It’s time for the last dance in Los Angeles. Last week the city council unanimously approved a measure that bans direct tipping of nude dancers and forbids them from getting within six feet of customers. Police officials hope the limits will impede prostitution, which they say begins with lap dancing and proceeds to solicitations for sex in private VIP rooms. (The ban eliminates the rooms, too.)
“IT ALL BEGINS with the touching,” says Capt. Vance Proctor, the head of LAPD’s Organized Crime and Vice Division. The law, he says, was based on similar rules in places like San Diego; dancers, customers and club owners in L.A. face up to six months in jail and $2,500 fines if convicted. Other cities are showing “a lot of interest” in establishing their own sexual no-fly zones, reports the bill’s sponsor, Councilwoman Cindy Miscikowski. Calls are coming in from Alaska and Germany.

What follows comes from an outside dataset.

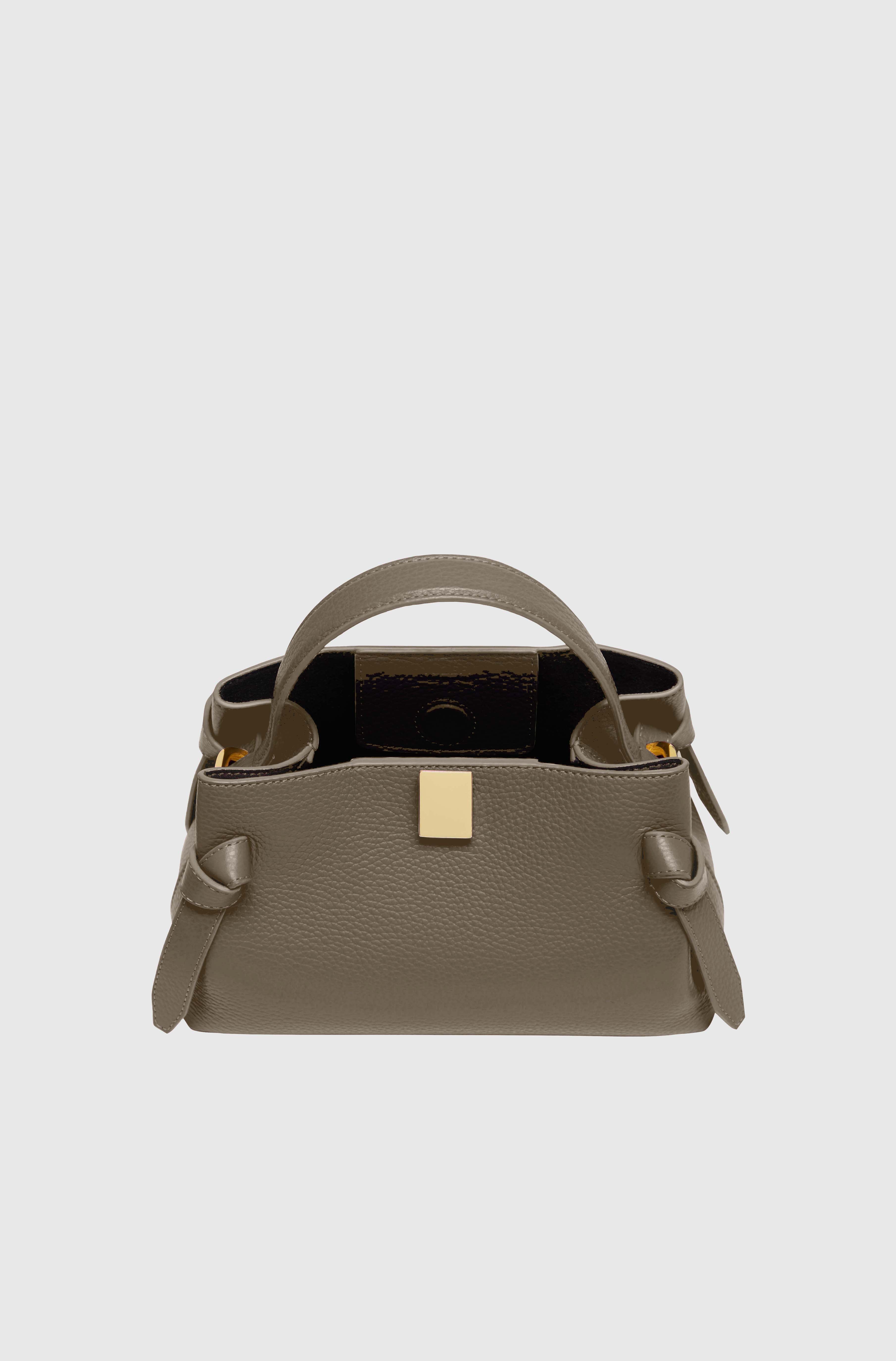 GYOZA MINI - TAUPE PEBBLE GRAINED LEATHER
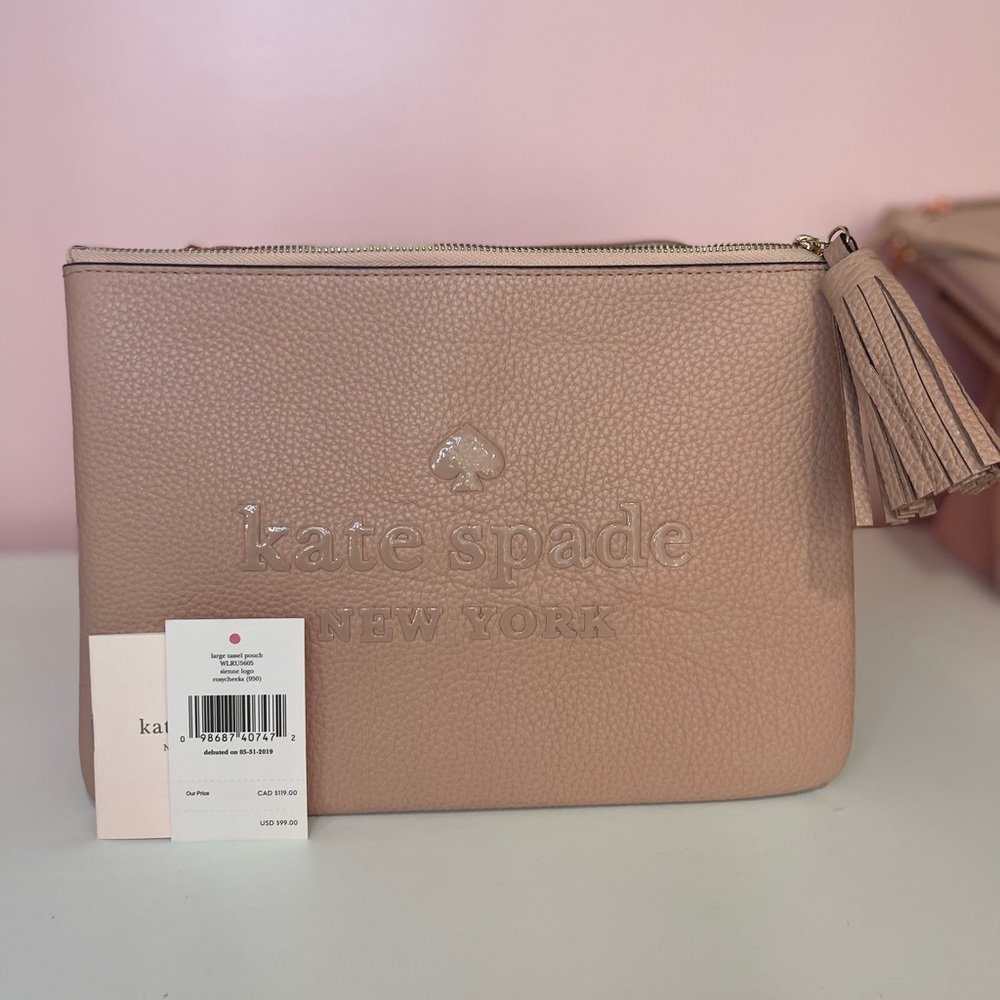Kate Spade Blush Cosmetic Bag with Tassel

Closer to home, club owners vow a fight. They argue that prostitution is rare and say that a lap-dance ban at the epicenter of the multibillion-dollar porn industry is hypocritical. “If there are no lap dances, who is going to come in?” asks Jamal Haddad, owner of the Frisky Kitty in L.A.’s San Fernando Valley, who says his performers do “nothing illegal.” Dancers, who can make $200 to $500 a night in tips (they earn little or no wage), are worried, too. Raven, 26, a single mother of two who dances at Frisky Kitty, says 80 percent of her tips come from lap dancing. She and her co-workers are scrambling to figure out how to earn money under the new rules. “We’re going to have to get creative,” she says.